Schmidt (2009) também tece críticas aos PCNs ao questionar a forma como a concepção de aprendizagem foi diferenciada e afastada do conhecimento científico, a maneira como esse modelo buscava “orientar” o ensino e o uso cronológico do “tempo”. Para esclarecer o “porquê” das críticas de Schmidt (2009), inicialmente pode-se pensar na competência de cognição histórica, caracterizada por uma nova demanda cognitiva, com novos significados para a aprendizagem escolar, que vai além de uma mera transposição de conteúdo. Essa forma de aprendizagem histórica parte da consciência humana, associa-se à dialética do tempo, tornando-se apta para significar, adquirir experiência e competências práticas. Pautando-se na teoria do historiador e educador Jörn Rüsen, a autora fala que os objetivos da cognição histórica se baseiam em desenvolver a experiência, a orientação e a interpretação histórica. Dessa forma, Schmidt (2009, p. 37) afirma que aprender História é “narrar o passado a partir da vida no presente”, construir uma identidade para o sujeito, organizar sua atuação nas lutas e ações no presente, tanto individuais quanto coletivas. Outro elemento por ela atribuído ao ensino de História é o diálogo do saber escolar com o conhecimento científico, com o qual, partindo da aprendizagem autônoma e dos saberes prévios, formar-se-ia o conhecimento crítico e se ensinaria a pensar historicamente.

★ ★ ★ ★ ★ ★ ★

Com base no trecho sobre o ensino de História, responda:
(a) Quais três aspectos dos PCNs Schmidt (2009) questiona?
(b) Na teoria de qual historiador e educador a autora se pauta?
(c) Segundo Schmidt (2009, p. 37), o que é aprender História?

★ ★ ★ ★ ★ ★ ★

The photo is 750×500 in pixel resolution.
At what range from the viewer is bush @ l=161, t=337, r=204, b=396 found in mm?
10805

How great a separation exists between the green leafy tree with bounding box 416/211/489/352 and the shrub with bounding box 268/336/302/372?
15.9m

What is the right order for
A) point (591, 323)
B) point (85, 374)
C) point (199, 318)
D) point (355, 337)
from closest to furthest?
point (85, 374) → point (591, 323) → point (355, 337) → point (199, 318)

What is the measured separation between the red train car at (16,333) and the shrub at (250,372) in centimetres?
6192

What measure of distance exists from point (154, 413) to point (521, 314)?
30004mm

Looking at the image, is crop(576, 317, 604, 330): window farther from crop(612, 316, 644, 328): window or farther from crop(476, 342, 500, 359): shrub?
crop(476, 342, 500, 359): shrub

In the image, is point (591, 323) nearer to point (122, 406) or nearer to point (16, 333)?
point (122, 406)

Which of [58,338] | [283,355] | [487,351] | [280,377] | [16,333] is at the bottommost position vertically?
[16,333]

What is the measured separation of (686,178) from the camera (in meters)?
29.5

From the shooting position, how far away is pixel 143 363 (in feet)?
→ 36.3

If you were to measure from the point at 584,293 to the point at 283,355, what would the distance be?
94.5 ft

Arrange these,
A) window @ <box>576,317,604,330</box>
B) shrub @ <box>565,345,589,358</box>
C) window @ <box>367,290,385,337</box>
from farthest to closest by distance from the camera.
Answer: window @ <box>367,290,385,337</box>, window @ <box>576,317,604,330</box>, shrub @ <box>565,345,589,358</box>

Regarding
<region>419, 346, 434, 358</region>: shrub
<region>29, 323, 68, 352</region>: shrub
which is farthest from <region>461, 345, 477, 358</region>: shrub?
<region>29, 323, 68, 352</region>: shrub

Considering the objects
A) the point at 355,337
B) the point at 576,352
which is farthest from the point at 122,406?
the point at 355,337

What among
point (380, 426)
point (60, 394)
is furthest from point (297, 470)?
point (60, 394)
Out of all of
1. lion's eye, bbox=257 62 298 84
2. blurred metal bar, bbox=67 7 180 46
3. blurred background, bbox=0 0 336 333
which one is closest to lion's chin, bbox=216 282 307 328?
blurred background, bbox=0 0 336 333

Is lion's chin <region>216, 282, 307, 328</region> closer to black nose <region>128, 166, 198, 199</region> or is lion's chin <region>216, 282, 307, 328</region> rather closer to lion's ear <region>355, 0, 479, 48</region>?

★ ★ ★ ★ ★ ★ ★

_RESULTADO FINAL_.
(a) A forma como a concepção de aprendizagem foi diferenciada e afastada do conhecimento científico, a maneira como esse modelo buscava "orientar" o ensino e o uso cronológico do "tempo".
(b) Jörn Rüsen.
(c) É "narrar o passado a partir da vida no presente".